先週、あなたのブランドはAIに何回引用されたか?
AIがビジネスの発展に欠かせなくなったにもかかわらず、「自社ブランドがAIにどう評価されているか」を即答できるマーケターはいまだ少ないだろう。
実態は急速に変化しつつある。AIエージェント経由のトラフィック増加率は過去1年で7,851%増と驚異的な伸びを示し、Cloudflare CEOは「2027年にはbotのトラフィックが人の訪問を上回る」と予測した。加えて、AI経由の訪問は、非AI経由の訪問よりも37%価値が高いというデータまで出ている。
つまり、AIの浸透がもたらしたのは単なるアクセス増ではなく、「人間がAIと会話した結果、ブランドサイトに訪問する」という新たな経路が確立されたことを意味する。
アドビの阿部氏は「ポイントは『AIが答えを出す』点にあります」と語った。
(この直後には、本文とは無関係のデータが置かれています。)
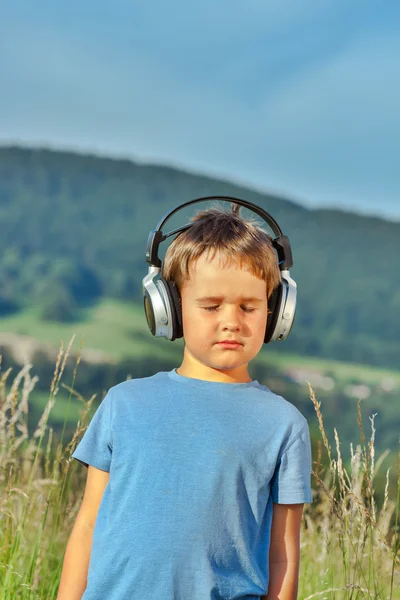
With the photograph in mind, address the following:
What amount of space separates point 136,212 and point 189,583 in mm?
27176

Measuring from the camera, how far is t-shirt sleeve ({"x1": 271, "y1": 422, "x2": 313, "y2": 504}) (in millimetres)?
2010

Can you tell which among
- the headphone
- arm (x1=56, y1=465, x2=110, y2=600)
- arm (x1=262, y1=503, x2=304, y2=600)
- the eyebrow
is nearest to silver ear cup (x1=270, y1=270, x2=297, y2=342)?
the headphone

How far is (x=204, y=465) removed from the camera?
6.55 feet

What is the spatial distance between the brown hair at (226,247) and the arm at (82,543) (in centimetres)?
54

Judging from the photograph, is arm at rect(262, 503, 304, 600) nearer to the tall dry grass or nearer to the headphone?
the headphone

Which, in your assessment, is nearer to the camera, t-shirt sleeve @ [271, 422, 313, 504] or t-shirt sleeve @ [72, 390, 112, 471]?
t-shirt sleeve @ [271, 422, 313, 504]

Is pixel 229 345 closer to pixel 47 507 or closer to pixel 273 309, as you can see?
pixel 273 309

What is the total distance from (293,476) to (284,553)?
0.62ft

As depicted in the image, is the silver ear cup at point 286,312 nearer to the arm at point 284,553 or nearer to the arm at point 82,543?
the arm at point 284,553

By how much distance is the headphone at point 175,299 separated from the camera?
2186mm

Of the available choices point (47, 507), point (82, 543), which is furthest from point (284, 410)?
point (47, 507)

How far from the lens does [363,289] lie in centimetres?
3084

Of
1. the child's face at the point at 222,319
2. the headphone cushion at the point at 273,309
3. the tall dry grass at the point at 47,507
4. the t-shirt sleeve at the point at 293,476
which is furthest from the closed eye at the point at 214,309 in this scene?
the tall dry grass at the point at 47,507

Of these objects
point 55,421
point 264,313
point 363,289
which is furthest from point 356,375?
point 264,313
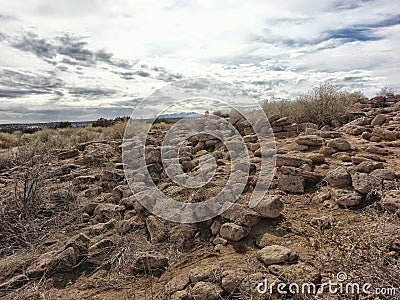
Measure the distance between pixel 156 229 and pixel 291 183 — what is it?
1.85m

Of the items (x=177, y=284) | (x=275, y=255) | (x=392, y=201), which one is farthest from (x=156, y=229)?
(x=392, y=201)

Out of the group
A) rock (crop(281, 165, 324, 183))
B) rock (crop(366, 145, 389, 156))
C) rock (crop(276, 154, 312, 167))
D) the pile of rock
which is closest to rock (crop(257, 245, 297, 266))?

SEOとの本質的な違いは、AIの提案するリストから外れた瞬間、そのブランドは「存在しない」も同然になるということだ。
低順位でも可視性がゼロにならなかった従来の検索とは、質的に異なる競争原理といえる。今後、エージェンティックコマースの普及により、この「訪問前フィルタリング」の影響範囲はさらに広がると見られる。AI時代のブランド戦略は「検索結果に並ぶ」ことから「AIの回答に組み込まれる」ことへシフトしているのだ。
こうした状況を踏まえ、阿部氏はセッションのテーマである「ブランドビジビリティ」を人間とAI、双方に対する可視性と定義。感情に訴えるコンテンツと構造化データ、どちらか一方への偏った最適化ではなく、両立を図ることが今後のブランド戦略における核心的な課題になると述べた。
この課題への具体的なアプローチとして、阿部氏は世界のマーケターやビジネスリーダー約14,000人が集ったアドビ主催のグローバルカンファレンス「Adobe Summit 2026」での発表事例を参照しながら、セッションを展開した。
優良レビュー500件。でも、AIは「存在しない」とみなした
まず、AI向けのビジビリティとしてゼネラルモーターズの事例が紹介された。同社では現在地の把握に取り組むべく、「Adobe LLM Optimizer」の「AI Content Visibility Checker」で自社サイトを診断。その結果、根本的な問題が明らかになった。
500件の優良レビューがWeb上に存在していても、JavaScriptコンポーネントに包まれていればAIには認識されない。人間向けに最適化されたインタラクティブなサイトはAIの視点からは“空白同然”であり、ビジビリティスコアはわずか17%にとどまっていたのである。
そこでゼネラルモーターズが実施したのは、まず「AIに読まれる状態にすること(Edge Content Optimization)」。CDN(Content Delivery Network)を活用したアクセスの振り分けである。人間からのアクセスはそのまま通常サイトへ誘導し、LLMからのアクセスにはJavaScriptを事前レンダリングした静的ページを返す。既存のWebサイト本体のシステムやCMS側のコードを書き換えることなく、最前線のサーバー層で人間とAIへの出し分けを完結させたのだ。これによりビジビリティスコアは17%から100%へと改善された。
また、地域別オファーの検索では「ゼネラルモーターズがまったく引用されず競合が表示される」という問題も判明した。原因は、地域別オファーの情報がユーザーの操作を前提とした仕組みになっており、AIが直接読み込める独立したページ(URL)として存在していなかったことにある。そこで既にAIに引用されているURLを特定し、郵便番号単位で静的ページを整備したところ、数週間でAIによる引用数が35%向上し、一部では競合を逆転する結果も生まれた。
阿部氏はここで、LLMビジビリティには以下の2つの階層があると整理した。
AIがページを読めるか(クロールでき、サイト構造を認識できるかという従来の技術的要件)
・意味的可読性:
AIが「このブランドは何に強いのか」「なぜ推奨すべきか」という文脈を理解できるか(AIエージェントの推奨判断を左右する要件)
「技術的可読性」はCMSとの連携により自動化が進む一方、「意味的可読性」は組織横断の取り組みなしには実現できない。ゼネラルモーターズの事例は、まさにその両面を示すものといえる。